Stored dataset items:
________________________
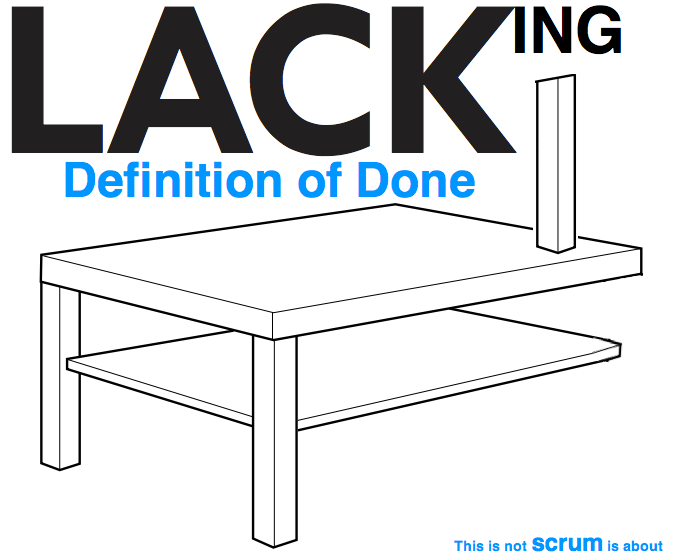 definition-of-done-Scrum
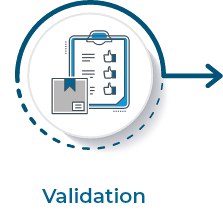 GTM's product validation process icon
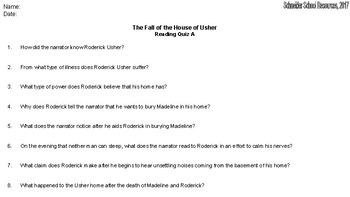The Fall of the House of Usher Reading Quizzes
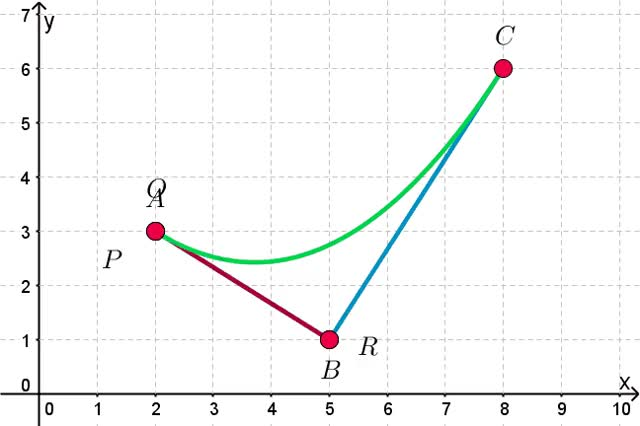 Watch and share Animation Of A Quadratic Bezier Curve GIFs on Gfycat
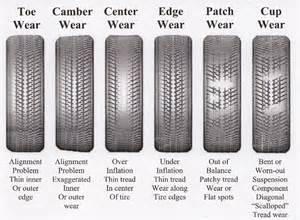 Trailer Tire Wear Inside Edge How To Tuesday Corvette Tire Wear Patterns Corvetteforum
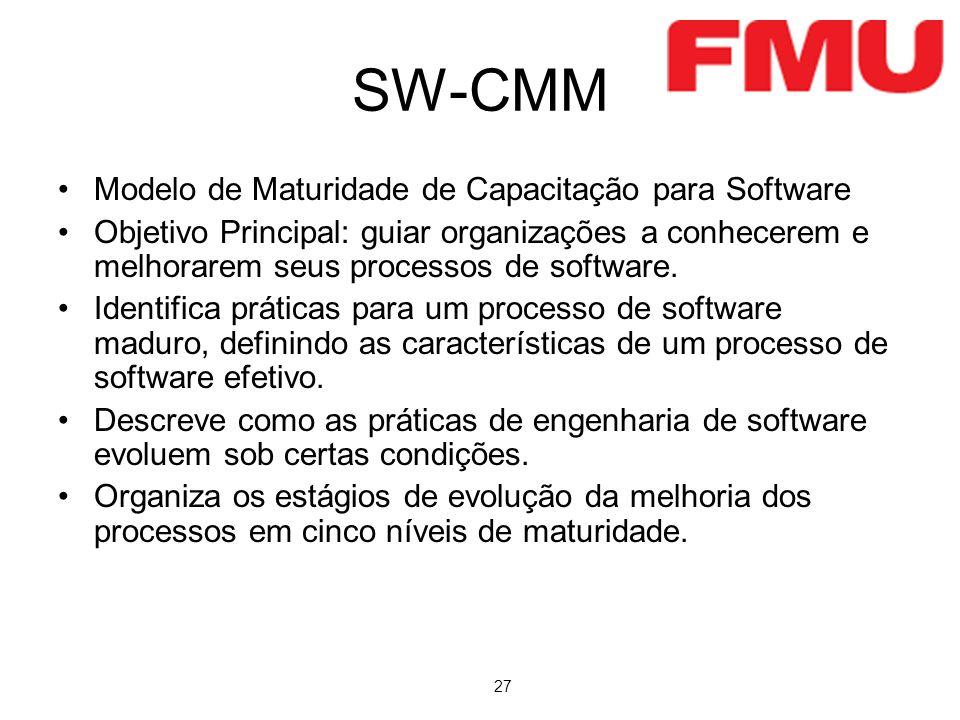 SW-CMM Modelo de Maturidade de Capacitação para Software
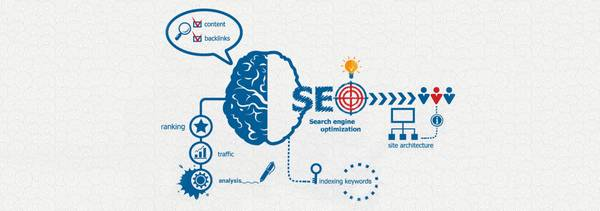 Best SEO Company & SEO Agency in Bangalore | SEO Services |
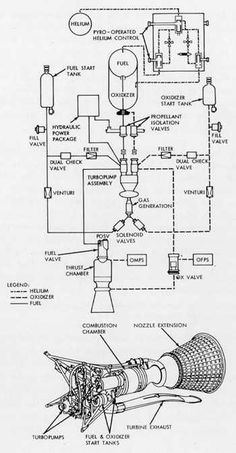 A space infographic from the era when they didn't call this an infographic yet... Agena upper stage - engine schematics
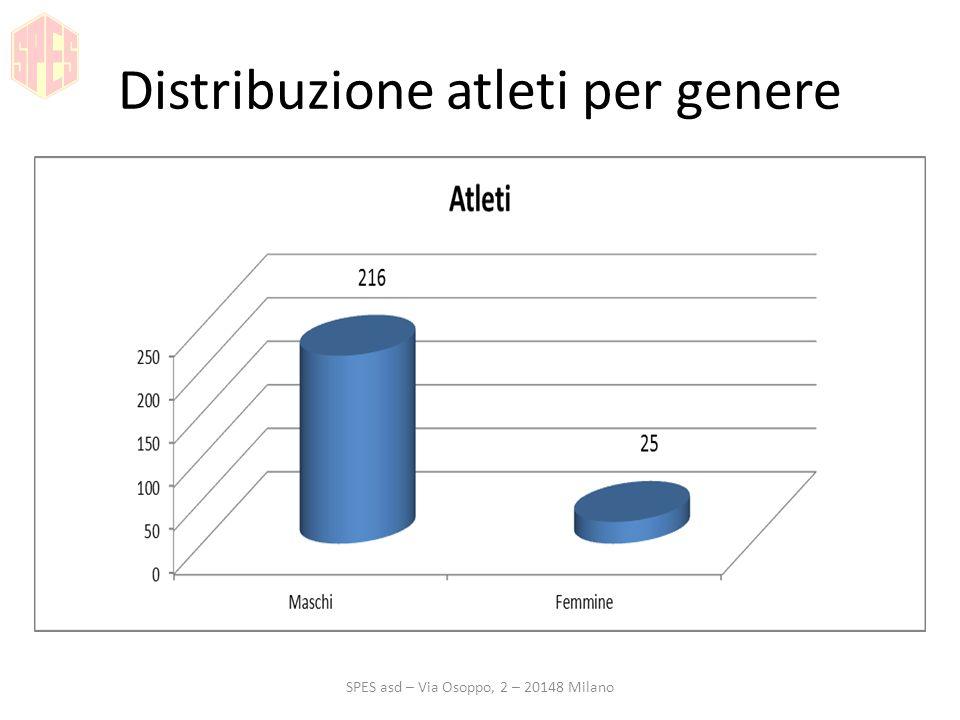 Distribuzione atleti per genere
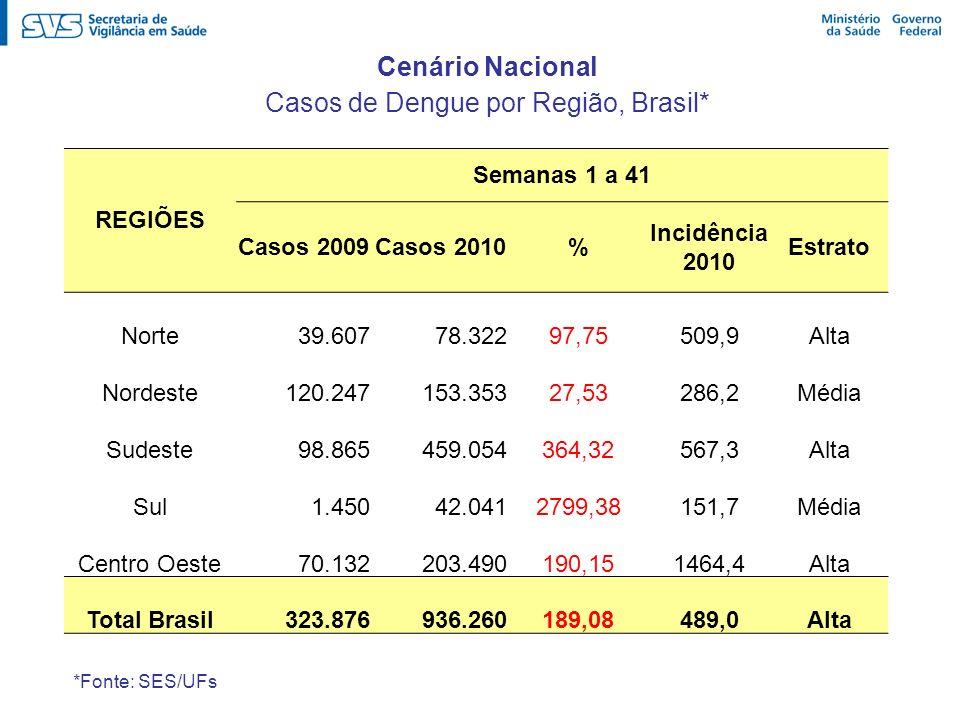 REGIÕES Semanas 1 a 41 Casos 2009Casos 2010% Incidência 2010 Estrato Norte 39.607 78.32297,75509,9Alta Nordeste 120.247 153.35327,53286,2Média Sudeste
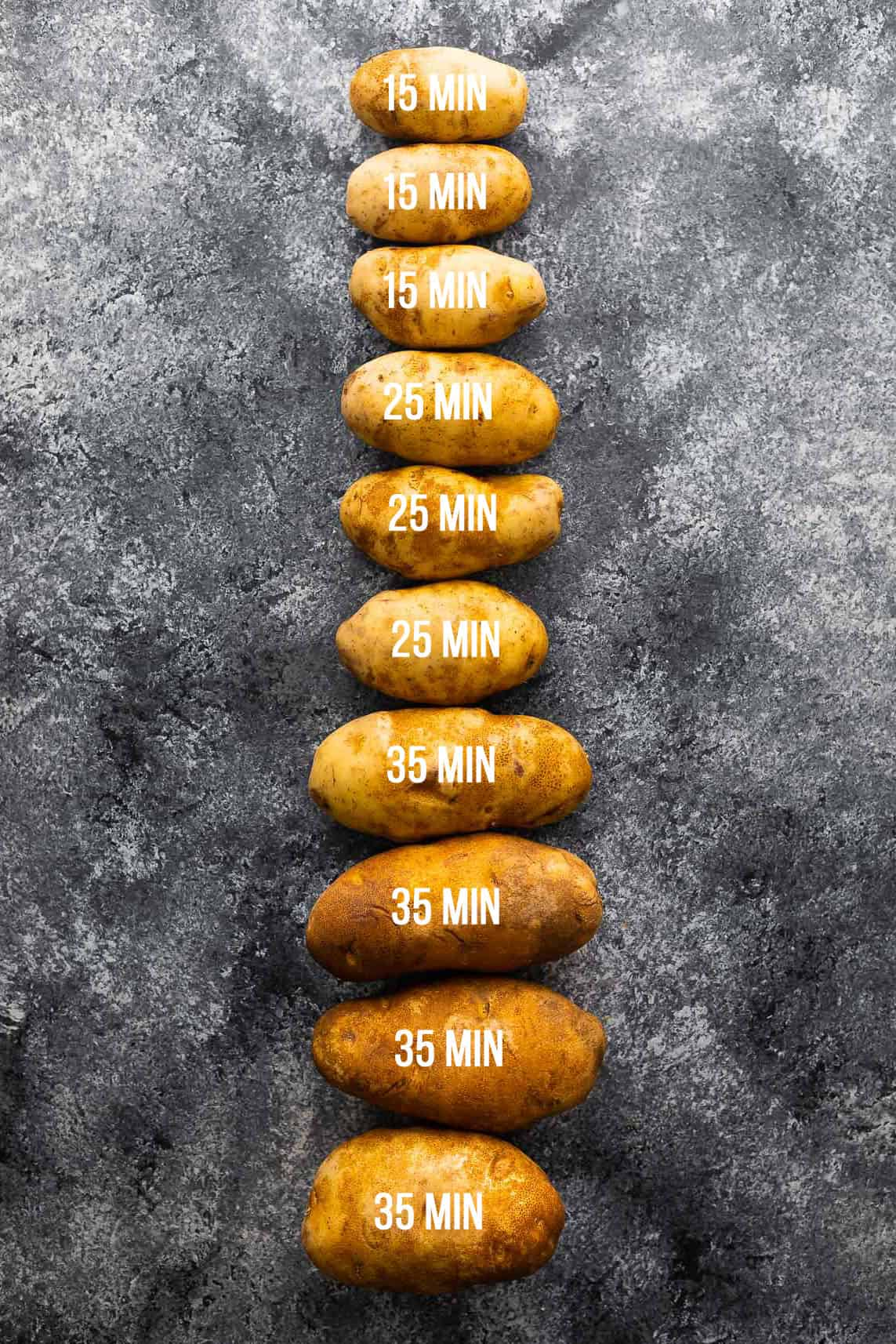Incremental row of potatoes, each with cooking times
________________________
_WHAT YOU NEED TO DO_.
Without the pictures, retype exactly the lines from the one that holds "SW-CMM Modelo de" to the last line of the data above, both of them included.

_TASK SOLUTION_.
 SW-CMM Modelo de Maturidade de Capacitação para Software
 Best SEO Company & SEO Agency in Bangalore | SEO Services |
 A space infographic from the era when they didn't call this an infographic yet... Agena upper stage - engine schematics
 Distribuzione atleti per genere
 REGIÕES Semanas 1 a 41 Casos 2009Casos 2010% Incidência 2010 Estrato Norte 39.607 78.32297,75509,9Alta Nordeste 120.247 153.35327,53286,2Média Sudeste
Incremental row of potatoes, each with cooking times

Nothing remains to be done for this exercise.